* DOCUMENT SEGMENT

● ● ●

# my terrier is picking out the lifesource bits on blue buffalo



## airtas (Mar 2, 2008)

I recently switched my dog to blue buffalo

http://www.bluebuffalo.com/products/dogs/lp-adult-small-chick.shtml

and my dog is picking out the black pieces (lifesource bits) and not eating them

is this because they are like vegetables compared to mcdonalds for humans

where blue buffalo is healthy and not as tasty as purina to them?


----------



## kafkabeetle (Dec 4, 2009)

I'd say that's probably true. On the other hand Sydney wasn't too thrilled with Blue either for whatever reason. It's good food, and she ate it, but not with gusto. We recently switched to Taste of the Wild and she LOVES it. They're both good foods, so it just goes to show that dogs have personal preferences just like people. You might try switching to something else your dog enjoys more when your current bag runs out, but I wouldn't sweat it.


----------



## [email protected] (Mar 11, 2011)

● ● ●

* AVAILABLE RECORDS
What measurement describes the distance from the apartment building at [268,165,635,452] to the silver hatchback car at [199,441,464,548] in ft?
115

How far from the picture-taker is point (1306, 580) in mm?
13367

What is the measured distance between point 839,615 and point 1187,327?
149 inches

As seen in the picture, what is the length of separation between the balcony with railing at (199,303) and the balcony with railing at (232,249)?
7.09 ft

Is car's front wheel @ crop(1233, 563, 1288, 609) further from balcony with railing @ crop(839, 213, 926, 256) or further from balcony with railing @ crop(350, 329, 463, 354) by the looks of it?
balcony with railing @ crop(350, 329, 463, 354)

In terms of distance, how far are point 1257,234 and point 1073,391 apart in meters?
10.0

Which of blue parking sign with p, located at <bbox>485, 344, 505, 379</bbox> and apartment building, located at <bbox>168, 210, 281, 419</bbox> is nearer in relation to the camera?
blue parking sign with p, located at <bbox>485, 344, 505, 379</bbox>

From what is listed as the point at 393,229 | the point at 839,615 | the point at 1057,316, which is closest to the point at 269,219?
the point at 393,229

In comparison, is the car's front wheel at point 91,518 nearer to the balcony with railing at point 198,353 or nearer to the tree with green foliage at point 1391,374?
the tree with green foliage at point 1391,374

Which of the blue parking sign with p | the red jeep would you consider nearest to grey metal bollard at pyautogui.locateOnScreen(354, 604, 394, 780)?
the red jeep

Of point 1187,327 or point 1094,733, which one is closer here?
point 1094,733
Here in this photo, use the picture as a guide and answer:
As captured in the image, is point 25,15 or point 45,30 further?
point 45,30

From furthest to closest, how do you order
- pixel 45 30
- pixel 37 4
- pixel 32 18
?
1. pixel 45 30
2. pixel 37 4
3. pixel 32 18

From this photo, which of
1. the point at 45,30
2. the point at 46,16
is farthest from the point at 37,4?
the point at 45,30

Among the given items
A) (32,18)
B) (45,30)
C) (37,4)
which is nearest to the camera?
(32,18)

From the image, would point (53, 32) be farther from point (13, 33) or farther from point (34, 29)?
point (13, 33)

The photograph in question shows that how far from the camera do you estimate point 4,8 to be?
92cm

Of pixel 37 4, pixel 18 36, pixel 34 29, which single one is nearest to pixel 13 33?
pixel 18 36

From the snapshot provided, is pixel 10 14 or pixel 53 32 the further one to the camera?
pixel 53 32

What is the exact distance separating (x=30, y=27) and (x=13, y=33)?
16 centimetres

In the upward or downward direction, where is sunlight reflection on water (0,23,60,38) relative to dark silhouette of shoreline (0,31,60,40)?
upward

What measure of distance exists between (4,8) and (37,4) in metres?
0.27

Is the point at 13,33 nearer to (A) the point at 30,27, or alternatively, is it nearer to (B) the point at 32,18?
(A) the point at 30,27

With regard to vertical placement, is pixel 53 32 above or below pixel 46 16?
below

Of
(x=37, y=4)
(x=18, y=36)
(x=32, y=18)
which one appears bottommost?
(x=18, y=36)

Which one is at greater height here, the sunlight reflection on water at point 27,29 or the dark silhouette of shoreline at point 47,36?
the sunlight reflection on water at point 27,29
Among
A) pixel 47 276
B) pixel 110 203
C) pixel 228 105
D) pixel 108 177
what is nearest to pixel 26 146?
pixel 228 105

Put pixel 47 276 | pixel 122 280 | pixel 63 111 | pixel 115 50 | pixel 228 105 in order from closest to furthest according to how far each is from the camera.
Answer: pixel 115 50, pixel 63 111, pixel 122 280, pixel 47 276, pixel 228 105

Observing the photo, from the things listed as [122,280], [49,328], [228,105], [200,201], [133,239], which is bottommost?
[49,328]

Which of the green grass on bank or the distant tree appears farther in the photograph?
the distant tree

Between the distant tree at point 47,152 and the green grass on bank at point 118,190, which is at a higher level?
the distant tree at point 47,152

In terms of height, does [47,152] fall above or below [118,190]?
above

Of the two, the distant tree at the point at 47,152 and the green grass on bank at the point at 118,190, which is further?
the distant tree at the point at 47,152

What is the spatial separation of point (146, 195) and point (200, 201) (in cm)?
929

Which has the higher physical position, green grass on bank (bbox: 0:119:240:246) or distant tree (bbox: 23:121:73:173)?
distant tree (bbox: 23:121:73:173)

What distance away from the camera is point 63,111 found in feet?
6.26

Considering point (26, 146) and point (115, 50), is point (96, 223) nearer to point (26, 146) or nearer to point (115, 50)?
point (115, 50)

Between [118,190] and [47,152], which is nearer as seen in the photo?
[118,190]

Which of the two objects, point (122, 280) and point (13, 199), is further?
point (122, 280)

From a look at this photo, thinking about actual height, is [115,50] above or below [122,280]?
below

● ● ●

* TASK 1
In the dog food forum thread, which food did kafkabeetle switch to that Sydney loves?
* TASK 2
Please extract every line of the records that contains the string "order", counting only matches in the same case.
The forum thread and the records are unrelated to each other.

* COMPLETE ANSWER 1
Taste of the Wild.

* COMPLETE ANSWER 2
From furthest to closest, how do you order
Put pixel 47 276 | pixel 122 280 | pixel 63 111 | pixel 115 50 | pixel 228 105 in order from closest to furthest according to how far each is from the camera.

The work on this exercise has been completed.